During his first press conference as a head coach in December 2009, Connell Maynor talked about something that was unheard of for Winston-Salem State University — let alone black college football programs.
Maynor confidently talked about going undefeated and winning championships. And Maynor meant national championships, not just conference titles, which were something the Rams hadn’t won in a decade.
“That was a surprise — I almost wet on myself,” said Bill Hayes, Maynor’s boss as the school’s athletic director and himself the winningest football coach in school history. Winston-Salem State had won only one game the previous season. “I knew a good season would have been 8–2, 9–1, maybe 7–3. But this guy was standing up in his first press conference and saying he was going to go 15–0."
Maynor was only one game off on delivering on his bold promise. In his third year, the Rams went 14–1, losing only the Division II championship game. Winston-Salem State was just the second HBCU to play in that game and the first in nearly 30 years.
Even today, that title game appearance looms large in the minds and hearts of supporters of the program. For many, it was validation that Winston-Salem State made the right move in dropping down from Division I a few years earlier.
“I think it was one of the most rewarding experiences we could’ve had at the university,” said LaTanya Hilliard-Gray, the school’s head softball coach for 15 years. “I think we were already on the map, but I think football opened this generation’s eyes to us. That was a whole new platform for us.”
A historically black university of nearly 6,000 students, Winston-Salem State in 2010 made a move unprecedented in the history of college athletics: returning to the NCAA’s Division II level after five futile years in the more competitive and financially demanding Division I level.
It was a move that paid immediate dividends for an athletic program that had fallen on hard times in recent years. Winston-Salem State hadn’t won a conference championship in any sport since 2000, and, starting in 2005, it was prevented from competing for a championship as part of its Division I transition. Since its return to Division II, the Rams have won 16 conference championships in the past five years.
“We’ve been through the valley but we’ve been through rejuvenation, too,” said Tonia Walker, the athletic director at Winston-Salem State. “We’ve become relevant again. Winning solves a lot of issues.”
But not all of them. Winston-Salem State is fighting to maintain its winning ways despite athletic funding ($4.7 million in 2013) that ranks just below the Division II average ($5.2 million). Declining enrollment and state appropriations have led to a tenuous financial situation at the school, a primary factor in the decision last fall to eliminate two sports (women’s bowling and men’s tennis).
Scaling back its athletic ambitions was a matter of practicality — if not survival — for Winston-Salem State.

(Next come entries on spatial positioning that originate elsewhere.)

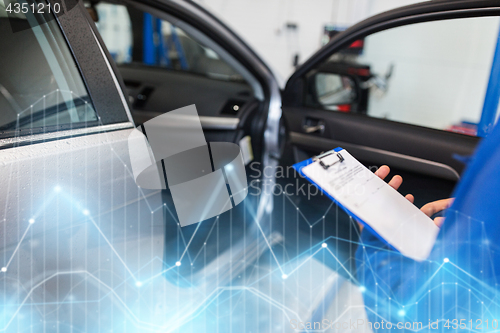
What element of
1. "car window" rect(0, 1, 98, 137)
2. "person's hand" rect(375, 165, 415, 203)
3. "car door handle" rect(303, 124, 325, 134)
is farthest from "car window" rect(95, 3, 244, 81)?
"person's hand" rect(375, 165, 415, 203)

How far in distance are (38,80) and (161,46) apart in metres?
4.82

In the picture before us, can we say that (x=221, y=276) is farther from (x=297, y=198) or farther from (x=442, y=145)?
(x=442, y=145)

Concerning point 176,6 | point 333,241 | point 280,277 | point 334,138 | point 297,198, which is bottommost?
point 280,277

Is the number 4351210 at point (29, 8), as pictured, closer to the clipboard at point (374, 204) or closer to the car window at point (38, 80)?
the car window at point (38, 80)

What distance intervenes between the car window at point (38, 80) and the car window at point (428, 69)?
14.1 feet

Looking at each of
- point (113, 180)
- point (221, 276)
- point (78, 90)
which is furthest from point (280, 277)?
point (78, 90)

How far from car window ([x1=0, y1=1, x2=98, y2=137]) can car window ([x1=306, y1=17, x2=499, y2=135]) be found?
4.30 metres

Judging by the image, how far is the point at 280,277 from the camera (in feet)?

Many administrators and academics believe the school’s recent rebound could still serve as a lesson for the peers they left behind in Division I, especially the HBCUs.

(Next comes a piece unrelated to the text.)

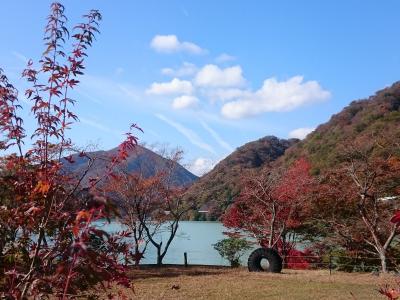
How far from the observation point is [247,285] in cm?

“I think the vast majority of them should move down to Division II,” said Aaron Taylor, a professor at Saint Louis University School of Law who has written regularly about HBCU athletic programs. “These schools are overextending themselves for a subpar product. This is not a good fiscal climate for HBCUs and a lot of other schools.

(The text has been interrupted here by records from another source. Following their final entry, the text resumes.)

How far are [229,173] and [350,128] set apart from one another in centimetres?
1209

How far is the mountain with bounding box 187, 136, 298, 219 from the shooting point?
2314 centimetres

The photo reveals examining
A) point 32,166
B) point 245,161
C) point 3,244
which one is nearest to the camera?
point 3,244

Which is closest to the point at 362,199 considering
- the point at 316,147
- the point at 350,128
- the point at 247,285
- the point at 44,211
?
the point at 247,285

“But I don’t think anybody else wants to do it, because it takes a lot of courage.”
Ray Whitehouse for BuzzFeed News
Founded in 1892 as a black teacher’s college in a once-bustling neighborhood, Winston-Salem State is now a collection of handsome redbrick buildings nestled into the hills of an otherwise dreary landscape. In 1925, it became the first black institution
in the nation to award elementary education teaching degrees — education being
one of the few fields open to educated blacks at the time.
At a school that forged its reputation through teaching teachers, a former chemistry student and college football player named Clarence Gaines arrived on campus in 1945 and forged a new identity for what was then the Winston-Salem Teachers College: a sports powerhouse.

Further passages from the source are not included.